▸ REQUIRED WORK:
[a] Reproduce the passage on the Kentucky taxation of the transit company's cars, beginning at the words "The court also" and stopping after "number. 26 Ky. 23.".
[b] Proceed with the account of the Kentucky tax case against the transit company, picking up after its last sentence.

▸ PAGE EXTRACT:
+++
This proceeding was begun by a statement filed by the revenue
agent of the commonwealth in the Jefferson County court, praying
that certain personal property belonging to the plaintiff in error
be assessed for taxation for state, county, and municipal taxes,
and be also adjudged to pay a penalty of twenty percent on the
aggregate amount of the tax.
To this statement the transit company filed certain demurrers
and answers, upon which, and upon the deposition of the comptroller
of the company in St. Louis, Missouri, the case went to a hearing,
and resulted in a finding of facts that the transit company was the
owner of two thousand cars in September, 1897, 1898, 1899, and
1900, to which years the recovery was limited, of the value of $200
each; that its cars were employed by the company by renting them to
shippers, who took possession of them from time to time at
Milwaukee, Wisconsin, and used them for the carriage of freight in
the United States, Canada, and Mexico, the company being paid by
the railroads in proportion to the mileage made over their lines;
that the correct method of ascertaining the number of cars which
should be assessed for taxation was to ascertain and list such a
proportion of its cars as, under a system of averages upon their
gross earnings, were shown to be used in the State of Kentucky
during the fiscal year, the court finding by this method that
Page 199 U. S. 196
there were subject to assessment in Kentucky twenty-eight cars
for the year 1897, twenty-nine for the year 1898, forty for the
year 1899, and sixty-seven for 1900.
The court also found that the cars other than those mentioned
were not liable to assessment.
The order of the county court was affirmed by the circuit court,
and an appeal taken to the Court of Appeals of Kentucky, which
reversed the judgment of the court below, and found that the
company was liable to taxation upon its entire number of two
thousand cars, and directed the court below to enter judgment
against it for the taxes appropriate to this number. 26 Ky. 23.
+++
▸ DATA SEGMENT:
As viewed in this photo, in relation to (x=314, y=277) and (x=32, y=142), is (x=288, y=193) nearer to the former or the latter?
+++
▸ RESPONSES FOR EACH TASK:
[a]
The court also found that the cars other than those mentioned
were not liable to assessment.
The order of the county court was affirmed by the circuit court,
and an appeal taken to the Court of Appeals of Kentucky, which
reversed the judgment of the court below, and found that the
company was liable to taxation upon its entire number of two
thousand cars, and directed the court below to enter judgment
against it for the taxes appropriate to this number. 26 Ky. 23.

[b]
To review this judgment this writ of error was sued out.
Page 199 U. S. 201
MR. JUSTICE BROWN delivered the opinion of the Court.
In this case, the question is directly presented whether a
corporation organized under the laws of Kentucky is subject to
taxation upon its tangible personal property permanently located in
other states, and employed there in the prosecution of its
business. Such taxation is charged to be a violation of the due
process of law clause of the Fourteenth Amendment.
Section 4020 of the Kentucky statutes, under which this
assessment was made, provides that
"all real and personal estate within this state, and all
personal estate of persons residing
Page 199 U. S. 202
in this state, and of all corporations organized under the laws
of this state, whether the property be in or out of this state, . .
. shall be subject to taxation unless the same be exempt from
taxation by the Constitution, and shall be assessed at its fair
cash value, estimated at the price it would bring at a fair
voluntary sale."
That the property taxed is within this description is beyond
controversy. The constitutionality of the section was attacked not
only upon the ground that it denied to the transit company due
process of law, but also the equal protection of the laws in the
fact that railroad companies were only taxed upon the value of
their rolling stock used within the state, which was determined by
the proportion which the number of miles of the railroad in the
state bears to the whole number of miles operated by the
company.
The power of taxation, indispensable to the existence of every
civilized government, is exercised upon the assumption of an
equivalent rendered to the taxpayer in the protection of his person
and property, in adding to the value of such property, or in the
creation and maintenance of public conveniences in which he shares
-- such, for instance, as roads, bridges, sidewalks, pavements, and
schools for the education of his children. If the taxing power be
in no position to render these services, or otherwise to benefit
the person or property taxed, and such property be wholly within
the taxing power of another state, to which it may be said to owe
an allegiance, and to which it looks for protection, the taxation
of such property within the domicil of the owner partakes rather of
the nature of an extortion than a tax, and has been repeatedly held
by this Court to be beyond the power of the legislature, and a
taking of property without due process of law.
Railroad
Company v. Jackson, 7 Wall. 262;
State Tax
on Foreign-Held Bonds, 15 Wall. 300;
Tappan v. Merchants' National
Bank, 19 Wall. 490,
86 U. S. 499;
Delaware &c. R. Co. v. Pennsylvania, 198 U.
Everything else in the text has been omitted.